= WHAT YOU NEED TO DO =
Set down every record below exactly as written.

Stored data entries
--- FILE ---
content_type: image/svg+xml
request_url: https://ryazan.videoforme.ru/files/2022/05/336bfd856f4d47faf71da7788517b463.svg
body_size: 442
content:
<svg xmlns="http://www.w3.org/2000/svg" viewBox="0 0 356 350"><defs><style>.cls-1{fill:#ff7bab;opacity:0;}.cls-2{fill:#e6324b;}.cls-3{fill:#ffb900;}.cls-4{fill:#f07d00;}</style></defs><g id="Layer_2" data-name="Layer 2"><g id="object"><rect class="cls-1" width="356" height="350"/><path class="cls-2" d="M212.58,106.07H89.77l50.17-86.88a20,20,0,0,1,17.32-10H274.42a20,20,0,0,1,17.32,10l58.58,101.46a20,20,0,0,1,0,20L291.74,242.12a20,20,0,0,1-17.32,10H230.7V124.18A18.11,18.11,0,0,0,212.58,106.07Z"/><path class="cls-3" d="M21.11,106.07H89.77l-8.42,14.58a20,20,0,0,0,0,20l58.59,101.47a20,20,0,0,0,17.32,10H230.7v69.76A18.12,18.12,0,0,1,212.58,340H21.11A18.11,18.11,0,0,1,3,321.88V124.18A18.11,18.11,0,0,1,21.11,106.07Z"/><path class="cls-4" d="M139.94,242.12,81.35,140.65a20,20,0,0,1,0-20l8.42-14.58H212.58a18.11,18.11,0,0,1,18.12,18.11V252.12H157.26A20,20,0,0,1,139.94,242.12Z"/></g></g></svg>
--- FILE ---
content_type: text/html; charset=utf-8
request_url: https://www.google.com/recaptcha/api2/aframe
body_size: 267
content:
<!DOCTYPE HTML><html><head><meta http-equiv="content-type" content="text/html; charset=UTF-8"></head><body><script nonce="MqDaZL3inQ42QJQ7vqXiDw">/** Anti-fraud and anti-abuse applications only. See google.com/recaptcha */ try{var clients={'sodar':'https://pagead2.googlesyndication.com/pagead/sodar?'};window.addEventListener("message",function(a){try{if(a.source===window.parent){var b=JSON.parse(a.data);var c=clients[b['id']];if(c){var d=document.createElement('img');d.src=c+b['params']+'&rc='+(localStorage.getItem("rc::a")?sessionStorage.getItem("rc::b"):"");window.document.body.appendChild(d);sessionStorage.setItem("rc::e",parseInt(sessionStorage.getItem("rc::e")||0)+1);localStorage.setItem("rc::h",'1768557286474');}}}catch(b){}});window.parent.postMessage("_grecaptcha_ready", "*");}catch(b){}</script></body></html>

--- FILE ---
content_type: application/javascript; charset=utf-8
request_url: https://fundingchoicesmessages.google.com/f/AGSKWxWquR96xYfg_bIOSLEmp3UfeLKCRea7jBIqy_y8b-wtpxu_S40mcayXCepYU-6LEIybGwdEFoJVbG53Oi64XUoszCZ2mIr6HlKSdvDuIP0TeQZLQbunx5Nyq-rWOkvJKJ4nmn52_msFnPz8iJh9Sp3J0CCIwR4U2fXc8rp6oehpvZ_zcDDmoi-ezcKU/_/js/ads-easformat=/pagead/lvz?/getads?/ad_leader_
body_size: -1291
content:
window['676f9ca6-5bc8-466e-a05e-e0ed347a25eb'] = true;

= ANSWER FOR THIS EXERCISE =
--- FILE ---
content_type: image/svg+xml
request_url: https://ryazan.videoforme.ru/files/2022/05/336bfd856f4d47faf71da7788517b463.svg
body_size: 442
content:
<svg xmlns="http://www.w3.org/2000/svg" viewBox="0 0 356 350"><defs><style>.cls-1{fill:#ff7bab;opacity:0;}.cls-2{fill:#e6324b;}.cls-3{fill:#ffb900;}.cls-4{fill:#f07d00;}</style></defs><g id="Layer_2" data-name="Layer 2"><g id="object"><rect class="cls-1" width="356" height="350"/><path class="cls-2" d="M212.58,106.07H89.77l50.17-86.88a20,20,0,0,1,17.32-10H274.42a20,20,0,0,1,17.32,10l58.58,101.46a20,20,0,0,1,0,20L291.74,242.12a20,20,0,0,1-17.32,10H230.7V124.18A18.11,18.11,0,0,0,212.58,106.07Z"/><path class="cls-3" d="M21.11,106.07H89.77l-8.42,14.58a20,20,0,0,0,0,20l58.59,101.47a20,20,0,0,0,17.32,10H230.7v69.76A18.12,18.12,0,0,1,212.58,340H21.11A18.11,18.11,0,0,1,3,321.88V124.18A18.11,18.11,0,0,1,21.11,106.07Z"/><path class="cls-4" d="M139.94,242.12,81.35,140.65a20,20,0,0,1,0-20l8.42-14.58H212.58a18.11,18.11,0,0,1,18.12,18.11V252.12H157.26A20,20,0,0,1,139.94,242.12Z"/></g></g></svg>
--- FILE ---
content_type: text/html; charset=utf-8
request_url: https://www.google.com/recaptcha/api2/aframe
body_size: 267
content:
<!DOCTYPE HTML><html><head><meta http-equiv="content-type" content="text/html; charset=UTF-8"></head><body><script nonce="MqDaZL3inQ42QJQ7vqXiDw">/** Anti-fraud and anti-abuse applications only. See google.com/recaptcha */ try{var clients={'sodar':'https://pagead2.googlesyndication.com/pagead/sodar?'};window.addEventListener("message",function(a){try{if(a.source===window.parent){var b=JSON.parse(a.data);var c=clients[b['id']];if(c){var d=document.createElement('img');d.src=c+b['params']+'&rc='+(localStorage.getItem("rc::a")?sessionStorage.getItem("rc::b"):"");window.document.body.appendChild(d);sessionStorage.setItem("rc::e",parseInt(sessionStorage.getItem("rc::e")||0)+1);localStorage.setItem("rc::h",'1768557286474');}}}catch(b){}});window.parent.postMessage("_grecaptcha_ready", "*");}catch(b){}</script></body></html>

--- FILE ---
content_type: application/javascript; charset=utf-8
request_url: https://fundingchoicesmessages.google.com/f/AGSKWxWquR96xYfg_bIOSLEmp3UfeLKCRea7jBIqy_y8b-wtpxu_S40mcayXCepYU-6LEIybGwdEFoJVbG53Oi64XUoszCZ2mIr6HlKSdvDuIP0TeQZLQbunx5Nyq-rWOkvJKJ4nmn52_msFnPz8iJh9Sp3J0CCIwR4U2fXc8rp6oehpvZ_zcDDmoi-ezcKU/_/js/ads-easformat=/pagead/lvz?/getads?/ad_leader_
body_size: -1291
content:
window['676f9ca6-5bc8-466e-a05e-e0ed347a25eb'] = true;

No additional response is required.